Word for word, set down the records and skip each picture.
-----
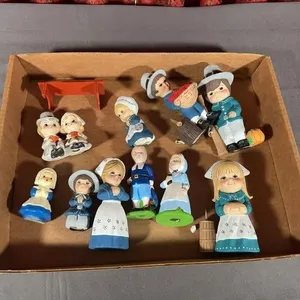 Painted Pilgrim and Thanksgiving Themed Figurines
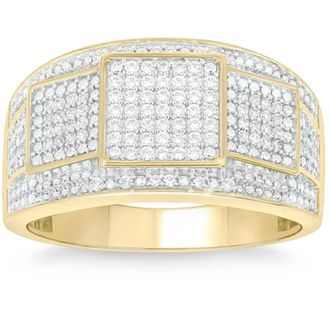 Pompeii3 1Ct TW Diamond Mens Ring 10k Yellow Gold 12mm Wide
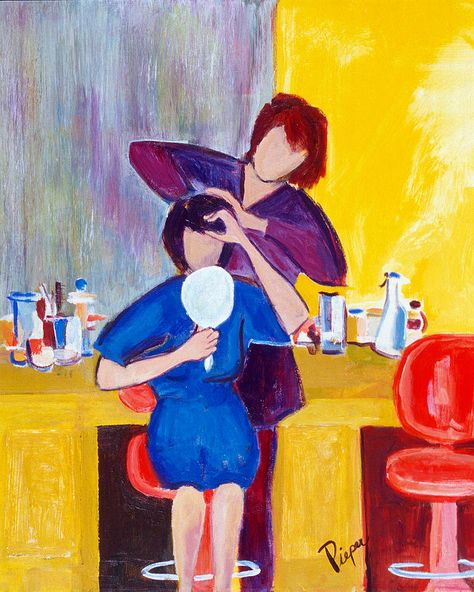 The Hair Dresser Painting  - The Hair Dresser Fine Art Print New Years Eve Pictures, Hair Poster, Medical Drawings, Mobile Hairdresser, Canvas Art For Sale, Hair Salon Decor, Salon Art, Hair Dresser, Art Pages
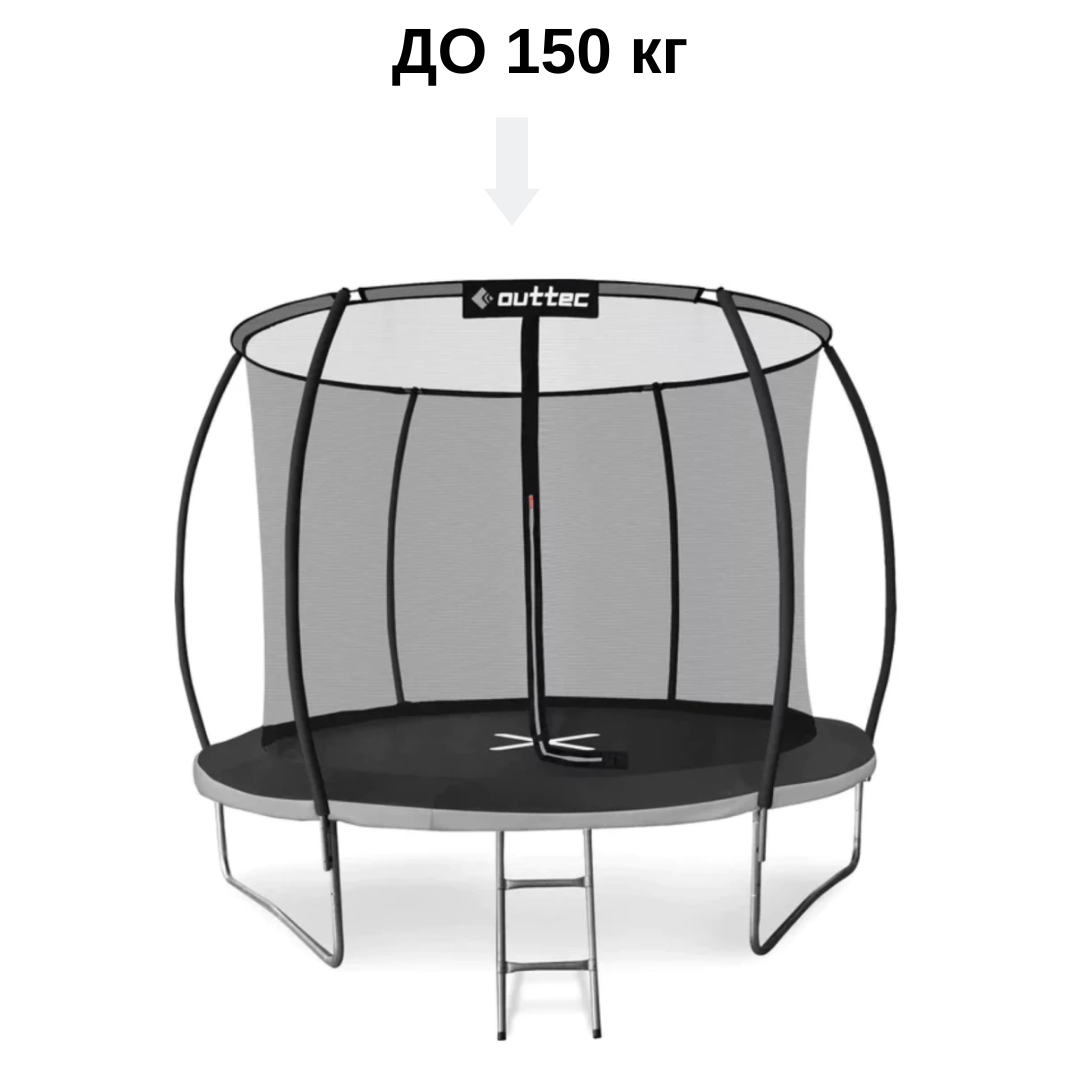 Батут Outtec Premium 10ft (312см) чорно-сірий з внутрішньою сіткою — фото 4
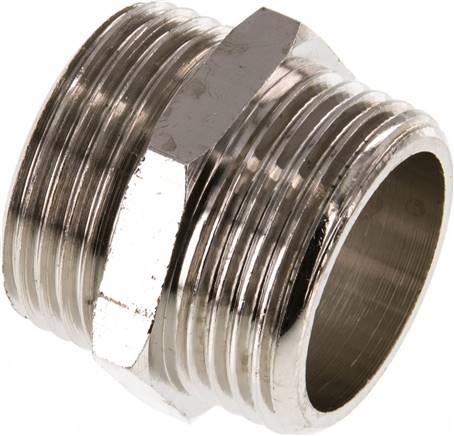 Doppelnippel G 1"-G 1", Messing vernickelt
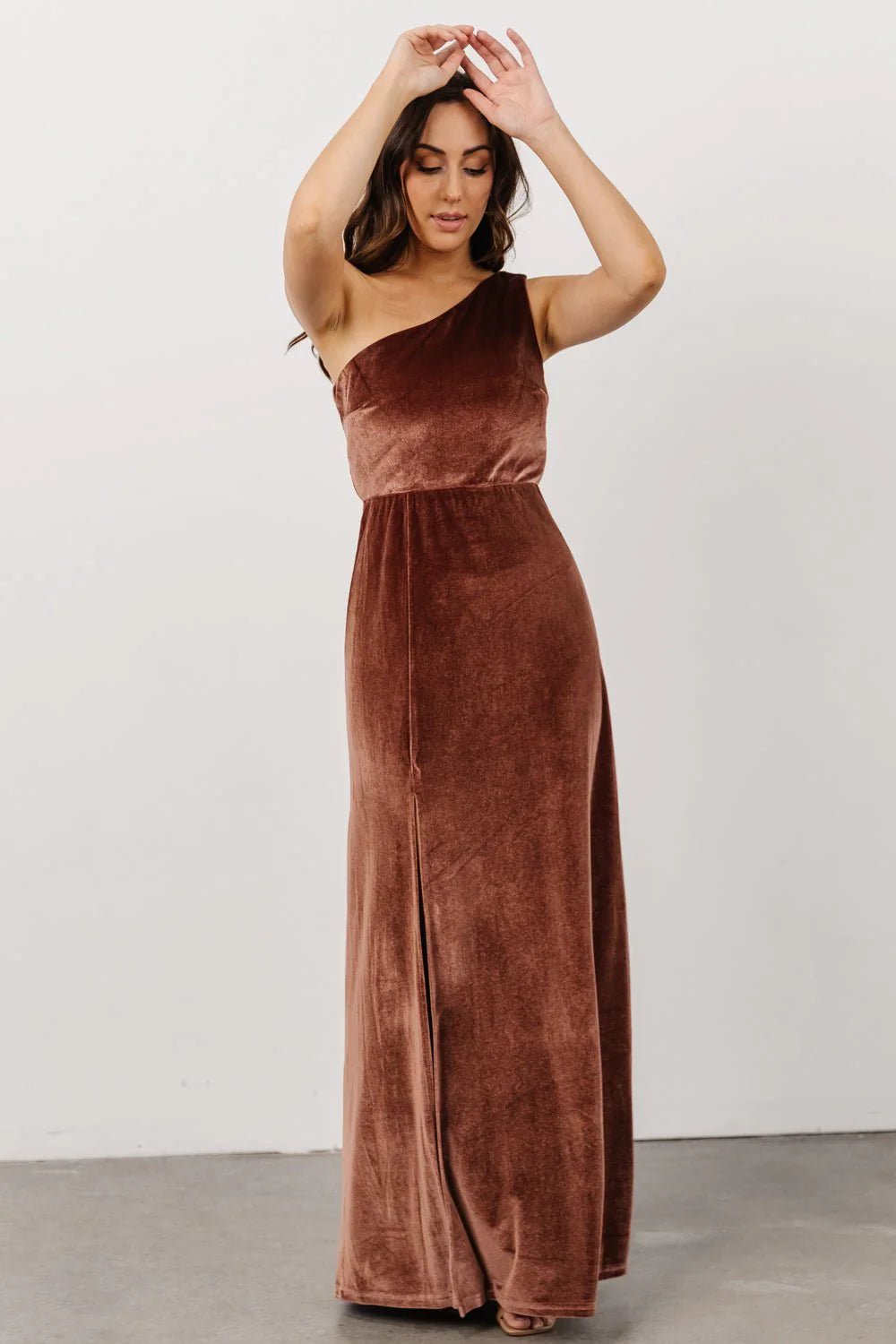 Tatiana Velvet One Shoulder Maxi Dress | Desert Rose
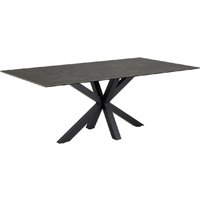 Hebron Ceramic Dining Table With Metal Base In Black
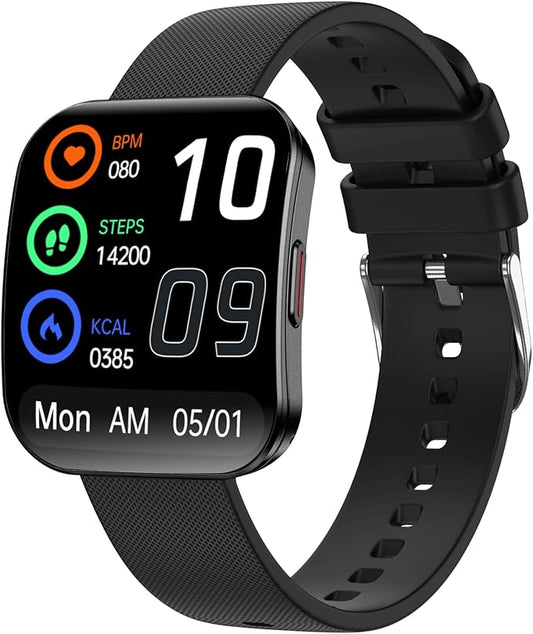Smart Watch for Men Women, Bluetooth Calls, AI Dial,AI Q&A,1.85" HD AMOLED Curved Display Fitness Watch with Heart Rate/SpO2/Stress Monitor, Pedometer,110+ Sports Waterproof IP68 Smartwatch,Deep Black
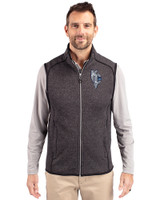 Kansas City Royals City Connect Cutter & Buck Mainsail Sweater-Knit Mens Full Zip Vest Charcoal Heather Front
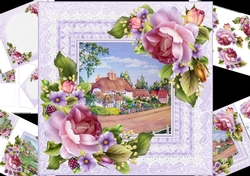 8x8 spring roses with choice of 2 cottage scenes mini kit 2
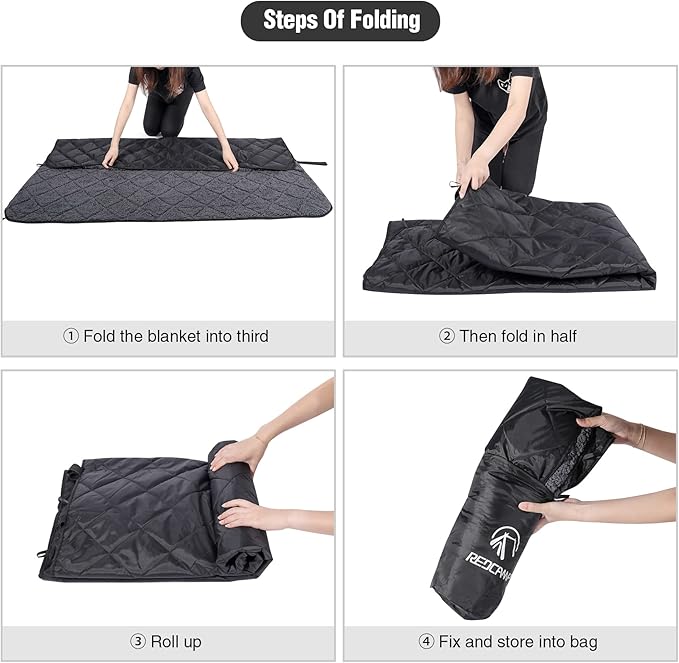 REDCAMP Waterproof Stadium Blanket with Sherpa Lining, Cold Weather Car Blanket Windproof for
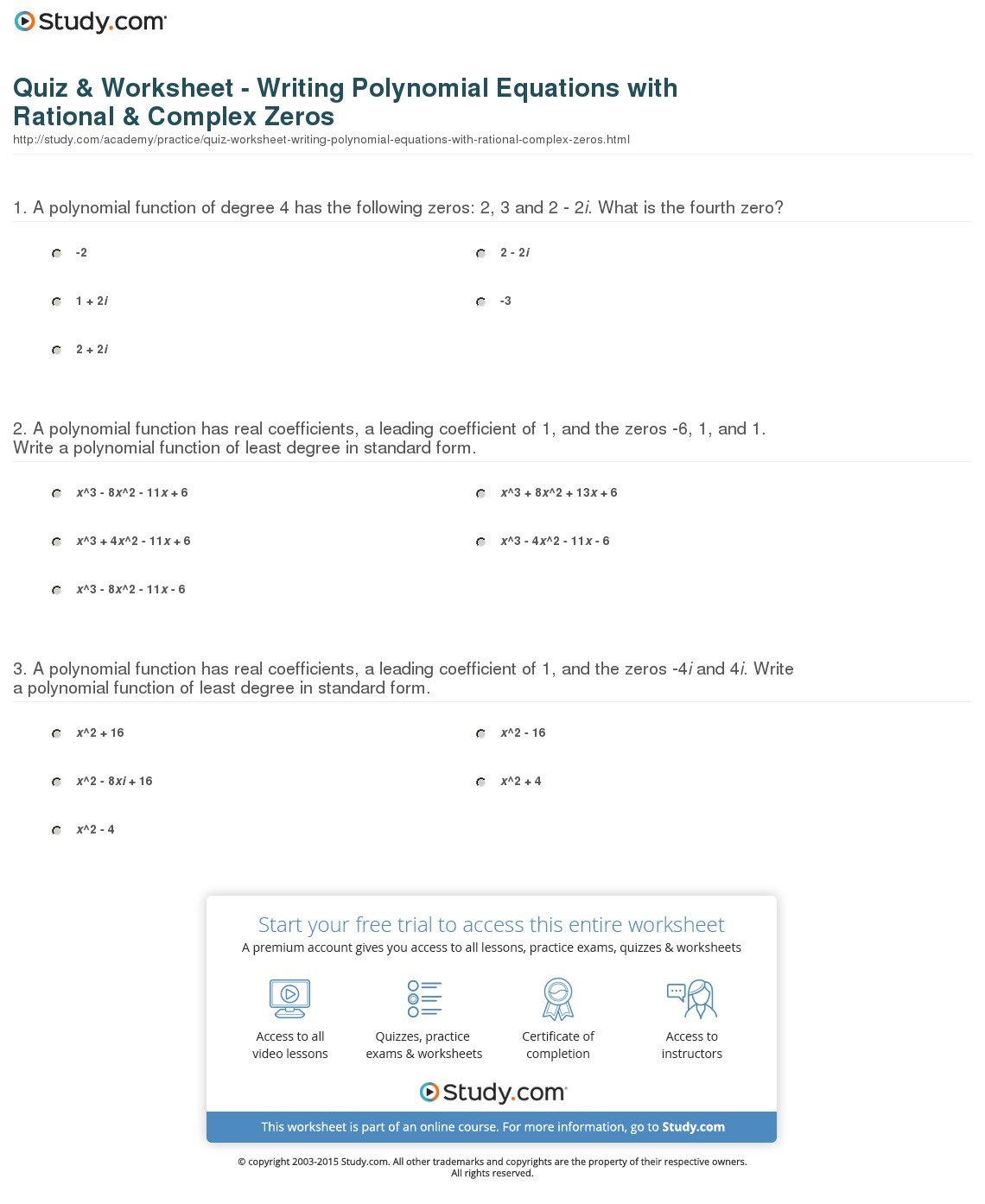 Quiz  Worksheet  Writing Polynomial Equations With Rational In Pre Calc Worksheet Real Zeros Of Polynomials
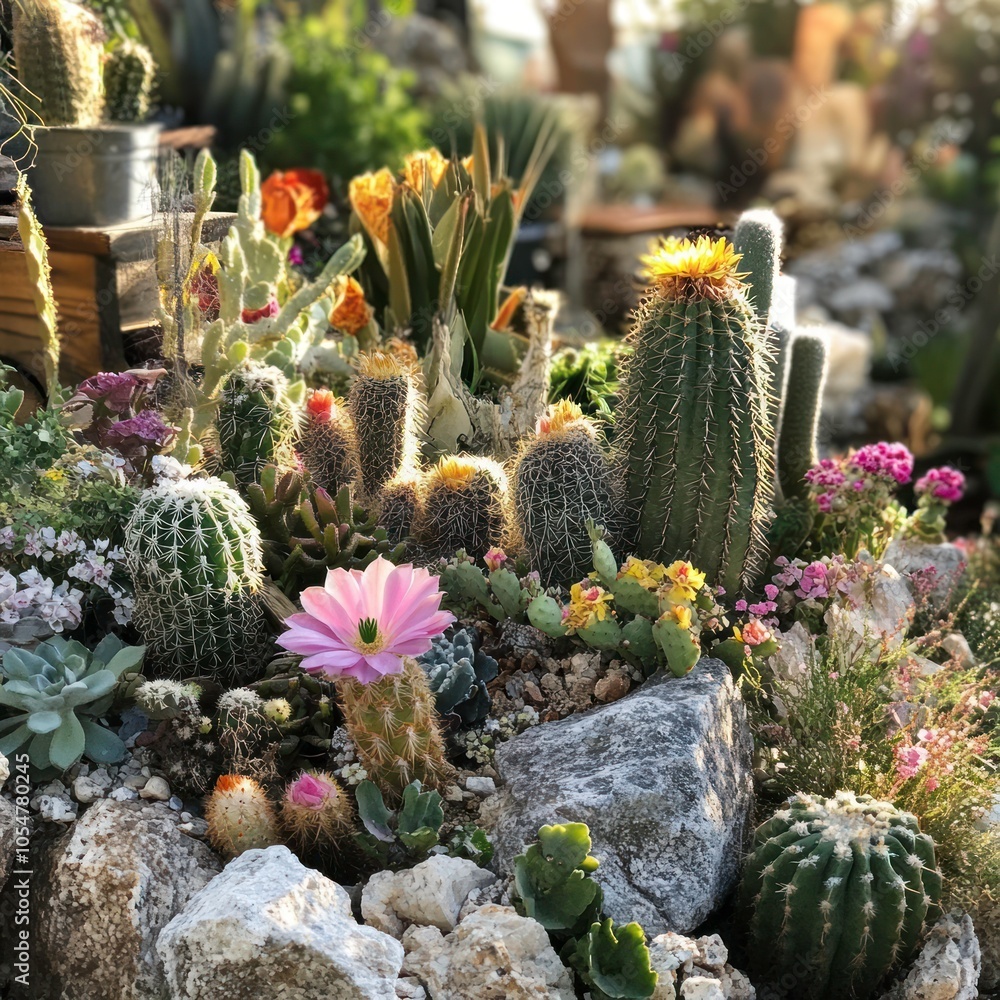 Desert garden with cacti and succulents Desert garden with cacti and succulents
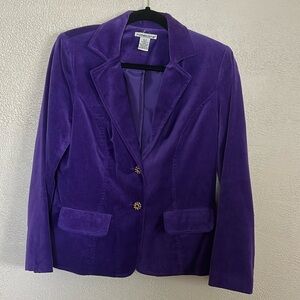Vintage Notations Purple Velvet Jacket Glamour Blazer with Pockets Size S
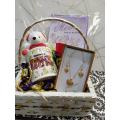 Gift for Mother | Gift for Mom | Gift for Maa | gift basket for mother ( locket set + printed coffee/tea mug + teddy bear + greeting card + rose flower + basket and wrapping ).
-----
# [YOUR RESPONSE]
 Painted Pilgrim and Thanksgiving Themed Figurines
 Pompeii3 1Ct TW Diamond Mens Ring 10k Yellow Gold 12mm Wide
 The Hair Dresser Painting  - The Hair Dresser Fine Art Print New Years Eve Pictures, Hair Poster, Medical Drawings, Mobile Hairdresser, Canvas Art For Sale, Hair Salon Decor, Salon Art, Hair Dresser, Art Pages
 Батут Outtec Premium 10ft (312см) чорно-сірий з внутрішньою сіткою — фото 4
 Doppelnippel G 1"-G 1", Messing vernickelt
 Tatiana Velvet One Shoulder Maxi Dress | Desert Rose
 Hebron Ceramic Dining Table With Metal Base In Black
Smart Watch for Men Women, Bluetooth Calls, AI Dial,AI Q&A,1.85" HD AMOLED Curved Display Fitness Watch with Heart Rate/SpO2/Stress Monitor, Pedometer,110+ Sports Waterproof IP68 Smartwatch,Deep Black
 Kansas City Royals City Connect Cutter & Buck Mainsail Sweater-Knit Mens Full Zip Vest Charcoal Heather Front
 8x8 spring roses with choice of 2 cottage scenes mini kit 2
 REDCAMP Waterproof Stadium Blanket with Sherpa Lining, Cold Weather Car Blanket Windproof for
 Quiz  Worksheet  Writing Polynomial Equations With Rational In Pre Calc Worksheet Real Zeros Of Polynomials
 Desert garden with cacti and succulents Desert garden with cacti and succulents
Vintage Notations Purple Velvet Jacket Glamour Blazer with Pockets Size S
 Gift for Mother | Gift for Mom | Gift for Maa | gift basket for mother ( locket set + printed coffee/tea mug + teddy bear + greeting card + rose flower + basket and wrapping ).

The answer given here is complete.